Präventionsprojekt Dunkelfeld

KEIN TÄTER WERDEN

Stand: August 2019

Das Projekt

Das Angebot des Projektes umfasst anonyme, kostenlose und durch die Schweigepflicht geschützte Diagnostik und Behandlung für Personen, die sich sexuell zu Kindern hingezogen fühlen und/ oder Abbildungen sexuellen Missbrauchs an Kindern ('Kinderpornografie') konsumieren und therapeutische Hilfe suchen.

Im Rahmen der Therapie soll eine Auseinandersetzung mit der eigenen Sexualität stattfinden, um den Betroffenen zu helfen, verantwortungsvoll mit ihrer Neigung zu leben.

Kontakt und Terminvergabe

Termine werden durch unser Projektbüro vergeben.
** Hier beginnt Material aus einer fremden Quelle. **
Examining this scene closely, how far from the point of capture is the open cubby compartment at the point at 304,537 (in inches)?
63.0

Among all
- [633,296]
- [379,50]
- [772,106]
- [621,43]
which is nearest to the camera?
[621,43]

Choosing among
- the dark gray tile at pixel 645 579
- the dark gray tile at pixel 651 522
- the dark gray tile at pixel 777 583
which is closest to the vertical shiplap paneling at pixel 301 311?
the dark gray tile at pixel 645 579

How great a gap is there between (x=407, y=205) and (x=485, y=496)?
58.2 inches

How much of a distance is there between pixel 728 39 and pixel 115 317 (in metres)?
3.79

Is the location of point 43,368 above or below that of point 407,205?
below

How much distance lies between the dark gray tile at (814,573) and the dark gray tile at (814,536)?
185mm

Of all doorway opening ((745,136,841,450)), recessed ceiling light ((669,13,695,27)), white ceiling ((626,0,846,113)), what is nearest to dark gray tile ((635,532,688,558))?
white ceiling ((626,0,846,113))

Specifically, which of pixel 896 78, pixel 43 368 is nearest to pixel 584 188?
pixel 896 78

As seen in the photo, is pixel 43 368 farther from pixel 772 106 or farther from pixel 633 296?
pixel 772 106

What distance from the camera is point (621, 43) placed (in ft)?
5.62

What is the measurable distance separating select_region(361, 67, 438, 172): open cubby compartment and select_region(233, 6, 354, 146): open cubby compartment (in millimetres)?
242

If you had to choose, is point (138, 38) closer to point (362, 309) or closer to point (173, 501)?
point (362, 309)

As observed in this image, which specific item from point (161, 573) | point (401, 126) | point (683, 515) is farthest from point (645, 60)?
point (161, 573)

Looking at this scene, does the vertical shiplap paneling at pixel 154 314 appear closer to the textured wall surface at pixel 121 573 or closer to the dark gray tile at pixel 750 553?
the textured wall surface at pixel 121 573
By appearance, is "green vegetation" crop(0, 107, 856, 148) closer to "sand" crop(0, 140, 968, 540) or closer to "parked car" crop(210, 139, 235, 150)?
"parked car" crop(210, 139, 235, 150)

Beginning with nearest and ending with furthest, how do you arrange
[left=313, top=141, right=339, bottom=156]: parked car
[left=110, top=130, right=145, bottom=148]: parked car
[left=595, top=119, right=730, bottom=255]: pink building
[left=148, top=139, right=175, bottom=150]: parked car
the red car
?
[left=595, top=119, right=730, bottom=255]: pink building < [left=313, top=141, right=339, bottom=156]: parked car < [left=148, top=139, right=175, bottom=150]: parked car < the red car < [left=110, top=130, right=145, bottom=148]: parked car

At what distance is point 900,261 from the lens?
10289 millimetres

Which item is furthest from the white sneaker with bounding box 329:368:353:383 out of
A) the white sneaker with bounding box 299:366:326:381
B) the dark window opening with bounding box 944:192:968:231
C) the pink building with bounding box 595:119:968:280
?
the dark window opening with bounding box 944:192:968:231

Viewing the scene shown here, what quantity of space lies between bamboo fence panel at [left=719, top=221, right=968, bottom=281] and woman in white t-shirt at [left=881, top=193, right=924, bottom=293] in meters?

Sie erreichen uns über folgende Kontaktmöglichkeiten:

Telefon: +49-511-532-8052 

E-Mail: dunkelfeld.info@mh-hannover.de

Sprechzeiten (außer feiertags)

Dienstag 09.00 - 11.00 Uhr

Mittwoch 15.00 - 17.00 Uhr

Donnerstag 09.00 - 11.00 Uhr

An wen richtet sich das Projekt?

Die Therapie, wie sie im Verbund des Projektes angeboten wird, hat das Ziel, den betroffenen Personen Unterstützung anzubieten, um sexuelle Übergriffe durch direkten körperlichen oder indirekten Kontakt (beispielsweise durch den Konsum oder die Herstellung von kinderpornografischem Material) zu verhindern.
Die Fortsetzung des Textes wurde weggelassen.